### Task brief
Leave the pictures out and print, word for word, the lines below from the one with "Wartburg 353 Tourist" through the final line.

### Data to examine
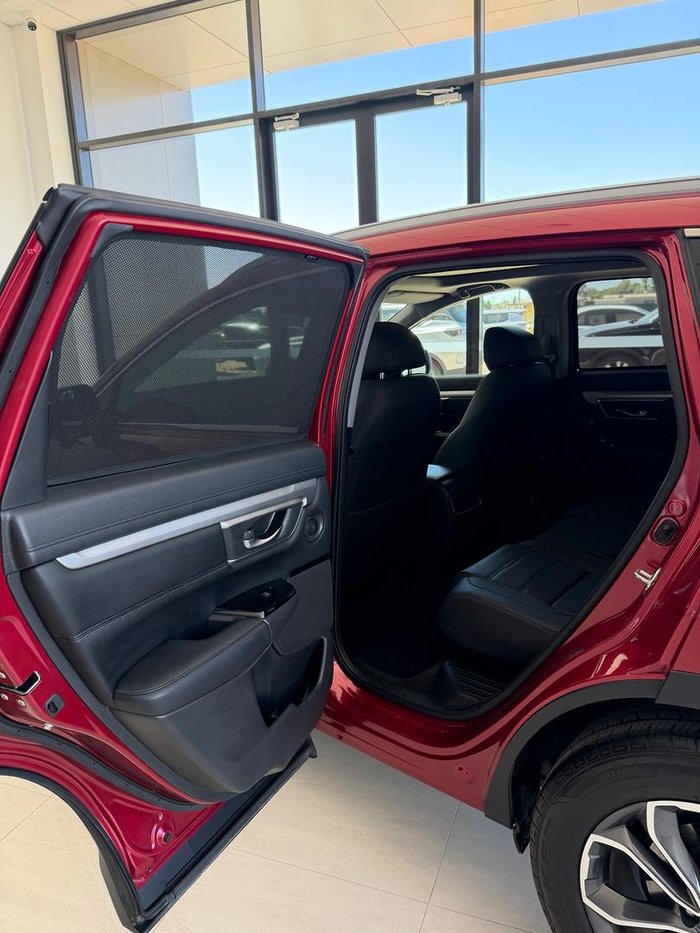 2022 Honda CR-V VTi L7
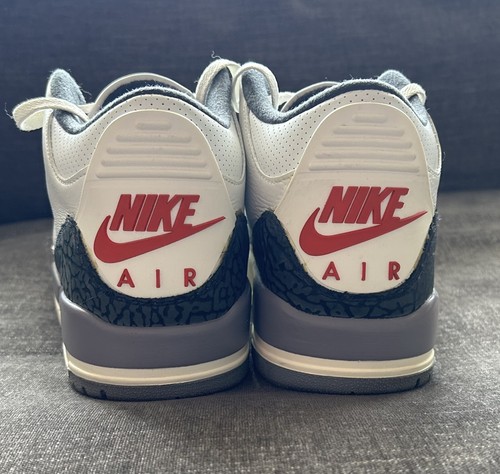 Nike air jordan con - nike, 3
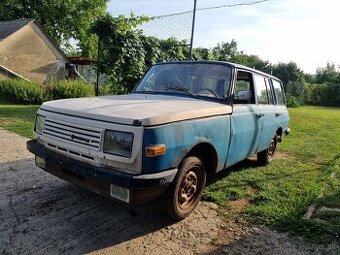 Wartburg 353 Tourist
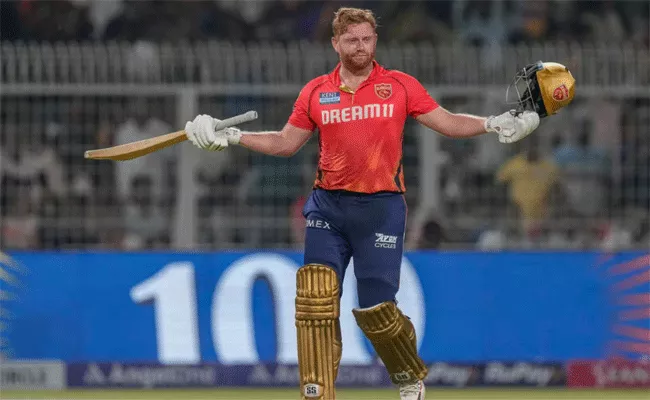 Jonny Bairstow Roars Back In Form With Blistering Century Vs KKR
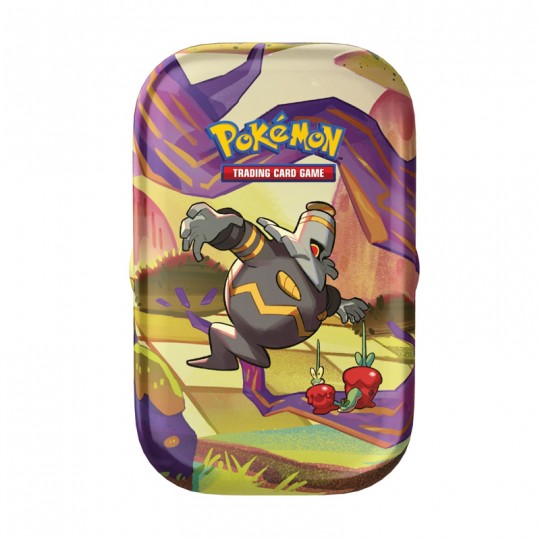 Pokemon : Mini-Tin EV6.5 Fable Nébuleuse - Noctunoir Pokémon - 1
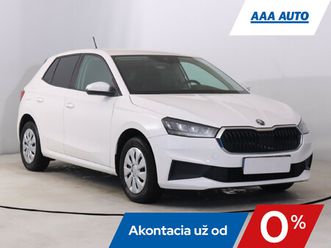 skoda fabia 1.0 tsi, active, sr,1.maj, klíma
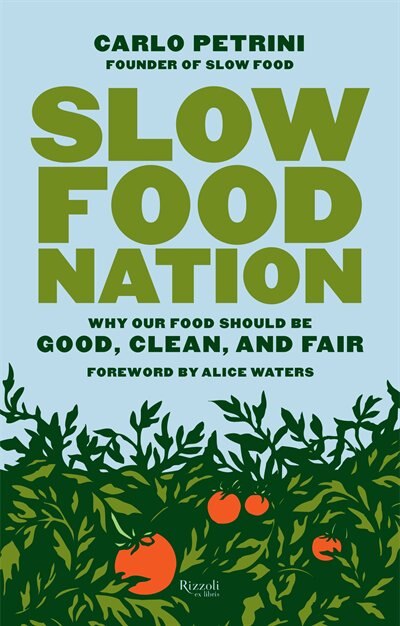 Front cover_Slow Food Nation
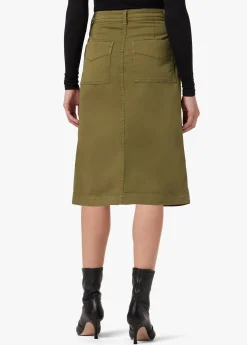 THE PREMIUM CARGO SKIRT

### Response area
 Wartburg 353 Tourist
 Jonny Bairstow Roars Back In Form With Blistering Century Vs KKR
 Pokemon : Mini-Tin EV6.5 Fable Nébuleuse - Noctunoir Pokémon - 1
 skoda fabia 1.0 tsi, active, sr,1.maj, klíma
 Front cover_Slow Food Nation
 THE PREMIUM CARGO SKIRT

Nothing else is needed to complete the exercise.